◆ **Parts of the exercise**:
(a) According to the selection, why does Tim Robinson consider it most unlikely that the saint's name was Sionnach?
(b) Answer these questions from the selection:
(i) About how many currach design variants exist on the west coast of Ireland alone?
(ii) What is customary for sailing boats that come near Saint MacDara's Island?
(iii) In what year was the small chapel on the island restored?

## begin Selection

Currachs have much older history stretching back to the coracles or hide-covered craft of bronze-age Europe. Their are about seven to eight design variants on the west coast of Ireland alone.

  




Cé na Phortaigh, Mweenish Island
(Quay of the Bog)


FÍNIS ISLAND QUAY


MASSON ISLAND


SAINT MacDARA’S ISLAND


Although the 16th July every year is the date that the people of the Iorras Aintheach gather on the island to celebrate the patron saint of Moyrus parish and Connemara fishermen in general, St MacDara, a very early hermit Saint,  ecclesiastical feast day is the 28th September,  the same time of the year that the Spanish sailors in 1588 met their deaths in full view of the small 7th century chapel with corballed roof (restored 1975) on this tiny island. It is customary for all sailing boats coming in proximity to the island to dip their sails three times. (See: http://deworde.blogspot.com/2017/07/rihla-journey-65-st-macdaras-island.html)


There is some controversy about the Saint's given name. According to the Ordanance Survey letters of 1839 the saint's name was Sionnach, which is the Irish for fox. Tim Robinson thinks this most unlikely given the superstitions Connemara and Claddagh fishermen had about hares, foxes or rabbits being seen dead or alive before they went fishing. Tim Robinson and indeed the 12th century abbot Marianus Gorman (Maelmuire O'Dunian) in his Martyrology gives the first name as Sinach, which may or may not derive from Síonadh the Irish for storm.

## end Selection
## begin Provided material

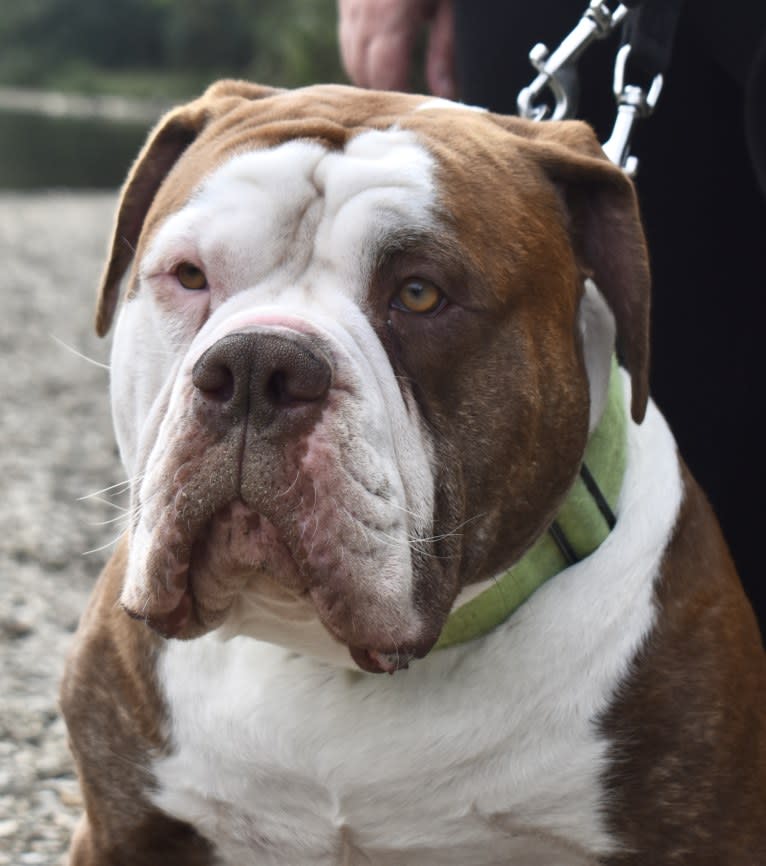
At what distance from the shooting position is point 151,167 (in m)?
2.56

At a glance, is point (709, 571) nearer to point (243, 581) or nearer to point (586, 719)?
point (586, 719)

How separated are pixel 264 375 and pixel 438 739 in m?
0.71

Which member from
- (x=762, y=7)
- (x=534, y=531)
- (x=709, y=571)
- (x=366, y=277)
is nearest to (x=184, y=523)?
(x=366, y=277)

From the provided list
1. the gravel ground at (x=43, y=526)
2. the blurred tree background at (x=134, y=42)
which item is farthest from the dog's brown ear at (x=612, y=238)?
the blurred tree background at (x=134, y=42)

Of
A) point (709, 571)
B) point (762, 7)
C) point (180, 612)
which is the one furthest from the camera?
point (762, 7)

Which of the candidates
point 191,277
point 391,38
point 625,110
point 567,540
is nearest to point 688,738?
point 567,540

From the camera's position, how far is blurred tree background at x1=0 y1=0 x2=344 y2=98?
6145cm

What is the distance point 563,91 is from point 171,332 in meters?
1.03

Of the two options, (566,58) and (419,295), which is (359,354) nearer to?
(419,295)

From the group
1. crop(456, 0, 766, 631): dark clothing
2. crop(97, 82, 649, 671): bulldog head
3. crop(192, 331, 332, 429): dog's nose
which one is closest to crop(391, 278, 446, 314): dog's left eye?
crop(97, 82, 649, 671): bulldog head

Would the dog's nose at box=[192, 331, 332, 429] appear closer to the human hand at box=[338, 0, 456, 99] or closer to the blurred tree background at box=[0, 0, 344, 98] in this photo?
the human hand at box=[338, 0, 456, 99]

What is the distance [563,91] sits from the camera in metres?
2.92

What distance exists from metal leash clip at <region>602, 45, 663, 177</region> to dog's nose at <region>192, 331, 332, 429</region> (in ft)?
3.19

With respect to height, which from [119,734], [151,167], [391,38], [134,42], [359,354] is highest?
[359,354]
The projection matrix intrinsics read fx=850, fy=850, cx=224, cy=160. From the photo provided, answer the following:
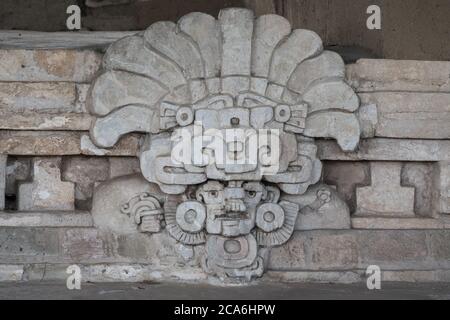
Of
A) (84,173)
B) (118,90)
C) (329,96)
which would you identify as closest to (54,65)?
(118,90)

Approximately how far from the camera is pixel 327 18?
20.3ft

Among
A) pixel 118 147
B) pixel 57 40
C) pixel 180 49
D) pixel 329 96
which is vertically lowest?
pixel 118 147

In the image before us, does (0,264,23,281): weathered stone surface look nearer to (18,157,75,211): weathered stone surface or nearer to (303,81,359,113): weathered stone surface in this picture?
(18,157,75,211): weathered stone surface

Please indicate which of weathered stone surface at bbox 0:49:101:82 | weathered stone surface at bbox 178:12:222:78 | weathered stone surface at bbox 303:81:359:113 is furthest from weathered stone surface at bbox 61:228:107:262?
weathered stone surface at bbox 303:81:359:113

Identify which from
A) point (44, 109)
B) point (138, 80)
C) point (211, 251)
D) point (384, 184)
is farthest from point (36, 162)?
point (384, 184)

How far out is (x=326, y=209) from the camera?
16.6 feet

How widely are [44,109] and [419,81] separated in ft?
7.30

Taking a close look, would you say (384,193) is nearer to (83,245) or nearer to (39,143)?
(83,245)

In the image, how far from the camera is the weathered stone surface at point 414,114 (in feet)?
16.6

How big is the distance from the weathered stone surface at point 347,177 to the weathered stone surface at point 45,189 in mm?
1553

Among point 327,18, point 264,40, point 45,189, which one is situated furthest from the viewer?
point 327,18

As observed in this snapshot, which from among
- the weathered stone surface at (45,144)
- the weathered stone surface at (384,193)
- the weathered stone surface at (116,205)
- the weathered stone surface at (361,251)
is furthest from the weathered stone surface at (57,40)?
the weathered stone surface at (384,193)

## end Provided material

◆ **Results**:
(a) Sionnach is the Irish for fox, and Connemara and Claddagh fishermen held superstitions about hares, foxes or rabbits being seen dead or alive before they went fishing. A saint of fishermen bearing the name "fox" therefore seems implausible to him.

(b)
(i) About seven to eight.
(ii) They dip their sails three times.
(iii) 1975.